* _The problem_: Repeat exactly the lines from the line containing "How widely separated" through the last line of the records below, inclusive, and nothing else.

Records excerpted from a collection
** BEGIN **

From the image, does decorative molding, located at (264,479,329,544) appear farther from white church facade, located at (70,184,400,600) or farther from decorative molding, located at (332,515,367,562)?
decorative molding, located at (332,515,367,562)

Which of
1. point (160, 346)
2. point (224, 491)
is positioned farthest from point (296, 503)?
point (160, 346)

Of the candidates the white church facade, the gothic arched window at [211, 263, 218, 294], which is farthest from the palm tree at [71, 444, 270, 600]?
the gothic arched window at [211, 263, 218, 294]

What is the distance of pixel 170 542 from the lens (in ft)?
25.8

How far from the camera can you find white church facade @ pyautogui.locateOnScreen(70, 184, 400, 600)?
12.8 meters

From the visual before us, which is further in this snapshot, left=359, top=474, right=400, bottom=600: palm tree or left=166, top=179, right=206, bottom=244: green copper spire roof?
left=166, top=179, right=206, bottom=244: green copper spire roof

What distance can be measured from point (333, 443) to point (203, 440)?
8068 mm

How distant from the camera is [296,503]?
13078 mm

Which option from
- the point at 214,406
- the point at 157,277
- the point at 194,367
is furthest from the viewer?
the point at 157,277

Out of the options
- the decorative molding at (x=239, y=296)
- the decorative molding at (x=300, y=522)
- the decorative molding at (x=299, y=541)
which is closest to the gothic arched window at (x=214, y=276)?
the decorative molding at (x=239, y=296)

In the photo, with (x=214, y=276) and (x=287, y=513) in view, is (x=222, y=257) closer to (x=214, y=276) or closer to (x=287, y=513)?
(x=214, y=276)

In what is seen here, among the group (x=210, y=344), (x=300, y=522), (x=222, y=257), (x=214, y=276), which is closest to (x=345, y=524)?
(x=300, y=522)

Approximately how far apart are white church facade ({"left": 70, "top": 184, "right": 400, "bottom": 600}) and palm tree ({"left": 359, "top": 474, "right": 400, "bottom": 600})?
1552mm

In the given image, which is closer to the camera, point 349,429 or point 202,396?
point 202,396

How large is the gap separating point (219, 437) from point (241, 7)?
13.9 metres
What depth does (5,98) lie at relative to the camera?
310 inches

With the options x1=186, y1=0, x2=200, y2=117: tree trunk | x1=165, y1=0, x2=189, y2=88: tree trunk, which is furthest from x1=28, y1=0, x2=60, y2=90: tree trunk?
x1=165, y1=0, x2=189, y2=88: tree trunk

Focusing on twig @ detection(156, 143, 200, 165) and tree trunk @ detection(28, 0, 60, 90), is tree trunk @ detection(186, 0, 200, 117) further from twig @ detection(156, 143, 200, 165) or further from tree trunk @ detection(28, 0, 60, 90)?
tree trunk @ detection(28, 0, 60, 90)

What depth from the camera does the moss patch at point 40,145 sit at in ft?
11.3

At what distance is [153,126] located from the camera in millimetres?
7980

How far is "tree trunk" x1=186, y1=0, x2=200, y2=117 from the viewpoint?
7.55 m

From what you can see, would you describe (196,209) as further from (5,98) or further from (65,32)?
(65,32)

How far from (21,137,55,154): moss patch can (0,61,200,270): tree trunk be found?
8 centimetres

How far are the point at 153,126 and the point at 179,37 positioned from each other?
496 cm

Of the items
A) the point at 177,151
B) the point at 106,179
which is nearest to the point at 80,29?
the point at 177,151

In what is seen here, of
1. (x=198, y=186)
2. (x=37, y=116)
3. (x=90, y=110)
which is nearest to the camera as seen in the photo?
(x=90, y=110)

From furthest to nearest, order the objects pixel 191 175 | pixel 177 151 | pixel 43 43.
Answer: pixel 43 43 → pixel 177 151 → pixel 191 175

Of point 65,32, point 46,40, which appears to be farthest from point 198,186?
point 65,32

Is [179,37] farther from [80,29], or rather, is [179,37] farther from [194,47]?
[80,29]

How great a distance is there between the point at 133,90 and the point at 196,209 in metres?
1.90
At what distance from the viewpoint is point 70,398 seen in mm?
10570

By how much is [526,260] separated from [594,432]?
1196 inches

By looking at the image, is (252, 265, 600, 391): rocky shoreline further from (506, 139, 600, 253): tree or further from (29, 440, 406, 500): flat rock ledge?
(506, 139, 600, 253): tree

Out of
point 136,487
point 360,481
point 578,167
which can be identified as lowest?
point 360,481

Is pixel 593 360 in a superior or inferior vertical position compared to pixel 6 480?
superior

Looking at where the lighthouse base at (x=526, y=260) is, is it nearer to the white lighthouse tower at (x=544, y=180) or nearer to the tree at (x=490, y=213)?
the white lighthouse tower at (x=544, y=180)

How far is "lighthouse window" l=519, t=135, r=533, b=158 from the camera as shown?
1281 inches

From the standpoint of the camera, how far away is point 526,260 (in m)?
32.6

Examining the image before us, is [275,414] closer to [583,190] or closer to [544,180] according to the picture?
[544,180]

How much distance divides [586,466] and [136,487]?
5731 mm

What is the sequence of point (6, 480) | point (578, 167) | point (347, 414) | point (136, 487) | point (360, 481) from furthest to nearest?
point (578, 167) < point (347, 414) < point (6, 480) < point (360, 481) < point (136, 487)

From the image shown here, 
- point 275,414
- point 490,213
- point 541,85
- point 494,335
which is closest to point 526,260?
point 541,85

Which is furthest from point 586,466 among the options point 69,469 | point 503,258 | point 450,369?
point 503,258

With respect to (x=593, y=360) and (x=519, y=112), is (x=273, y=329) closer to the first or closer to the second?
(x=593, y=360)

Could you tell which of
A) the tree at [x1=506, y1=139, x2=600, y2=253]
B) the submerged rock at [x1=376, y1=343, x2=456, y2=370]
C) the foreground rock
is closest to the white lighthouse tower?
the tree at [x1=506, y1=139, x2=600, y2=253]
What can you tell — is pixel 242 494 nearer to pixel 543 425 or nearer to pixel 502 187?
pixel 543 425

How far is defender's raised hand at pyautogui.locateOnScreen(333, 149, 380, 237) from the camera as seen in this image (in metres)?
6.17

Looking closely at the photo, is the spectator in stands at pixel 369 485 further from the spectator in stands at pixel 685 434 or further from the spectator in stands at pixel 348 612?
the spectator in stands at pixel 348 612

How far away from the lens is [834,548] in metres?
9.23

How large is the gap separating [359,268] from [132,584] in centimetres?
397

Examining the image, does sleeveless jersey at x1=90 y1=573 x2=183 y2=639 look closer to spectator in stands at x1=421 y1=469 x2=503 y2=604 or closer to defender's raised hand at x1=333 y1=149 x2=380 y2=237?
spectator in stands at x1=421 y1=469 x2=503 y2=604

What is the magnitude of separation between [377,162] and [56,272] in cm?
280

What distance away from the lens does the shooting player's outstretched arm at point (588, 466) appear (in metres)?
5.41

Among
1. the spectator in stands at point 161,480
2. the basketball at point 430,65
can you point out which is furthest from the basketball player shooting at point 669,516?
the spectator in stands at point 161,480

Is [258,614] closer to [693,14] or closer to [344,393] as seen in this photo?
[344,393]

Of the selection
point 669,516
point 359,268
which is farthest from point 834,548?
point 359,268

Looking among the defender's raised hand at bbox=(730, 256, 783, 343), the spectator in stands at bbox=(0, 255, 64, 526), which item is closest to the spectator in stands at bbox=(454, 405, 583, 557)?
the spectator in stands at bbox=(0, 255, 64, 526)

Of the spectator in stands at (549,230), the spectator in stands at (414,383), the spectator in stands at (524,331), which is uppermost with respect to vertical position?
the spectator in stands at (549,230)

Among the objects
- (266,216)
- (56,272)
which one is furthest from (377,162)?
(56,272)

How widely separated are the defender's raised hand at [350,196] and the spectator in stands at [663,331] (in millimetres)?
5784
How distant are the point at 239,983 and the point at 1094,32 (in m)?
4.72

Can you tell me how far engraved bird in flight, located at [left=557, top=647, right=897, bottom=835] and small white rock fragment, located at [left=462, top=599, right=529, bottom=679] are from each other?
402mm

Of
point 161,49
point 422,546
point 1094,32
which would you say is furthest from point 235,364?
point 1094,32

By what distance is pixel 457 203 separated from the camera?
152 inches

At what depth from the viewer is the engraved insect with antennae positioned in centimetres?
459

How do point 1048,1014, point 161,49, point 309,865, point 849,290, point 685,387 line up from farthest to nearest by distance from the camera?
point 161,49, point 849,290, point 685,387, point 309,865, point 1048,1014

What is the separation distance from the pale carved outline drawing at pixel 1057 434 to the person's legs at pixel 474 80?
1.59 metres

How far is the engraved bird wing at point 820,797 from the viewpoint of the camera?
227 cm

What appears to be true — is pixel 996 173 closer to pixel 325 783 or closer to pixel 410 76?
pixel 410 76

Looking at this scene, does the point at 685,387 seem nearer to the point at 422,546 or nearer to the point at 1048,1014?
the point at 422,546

** END **

* _Answer to this exercise_:
How widely separated are the defender's raised hand at [350,196] and the spectator in stands at [663,331] (in millimetres)?
5784
How distant are the point at 239,983 and the point at 1094,32 (in m)?
4.72

Can you tell me how far engraved bird in flight, located at [left=557, top=647, right=897, bottom=835] and small white rock fragment, located at [left=462, top=599, right=529, bottom=679] are from each other?
402mm

Of
point 161,49
point 422,546
point 1094,32
which would you say is furthest from point 235,364?
point 1094,32

By what distance is pixel 457 203 separated from the camera?
152 inches

At what depth from the viewer is the engraved insect with antennae positioned in centimetres?
459

How do point 1048,1014, point 161,49, point 309,865, point 849,290, point 685,387 line up from farthest to nearest by distance from the camera?
point 161,49, point 849,290, point 685,387, point 309,865, point 1048,1014

What is the separation distance from the pale carved outline drawing at pixel 1057 434 to the person's legs at pixel 474 80?
1.59 metres

How far is the engraved bird wing at point 820,797 from the viewpoint of the camera?
227 cm

What appears to be true — is pixel 996 173 closer to pixel 325 783 or closer to pixel 410 76?
pixel 410 76

Looking at this scene, does the point at 685,387 seem nearer to the point at 422,546 or nearer to the point at 1048,1014?
the point at 422,546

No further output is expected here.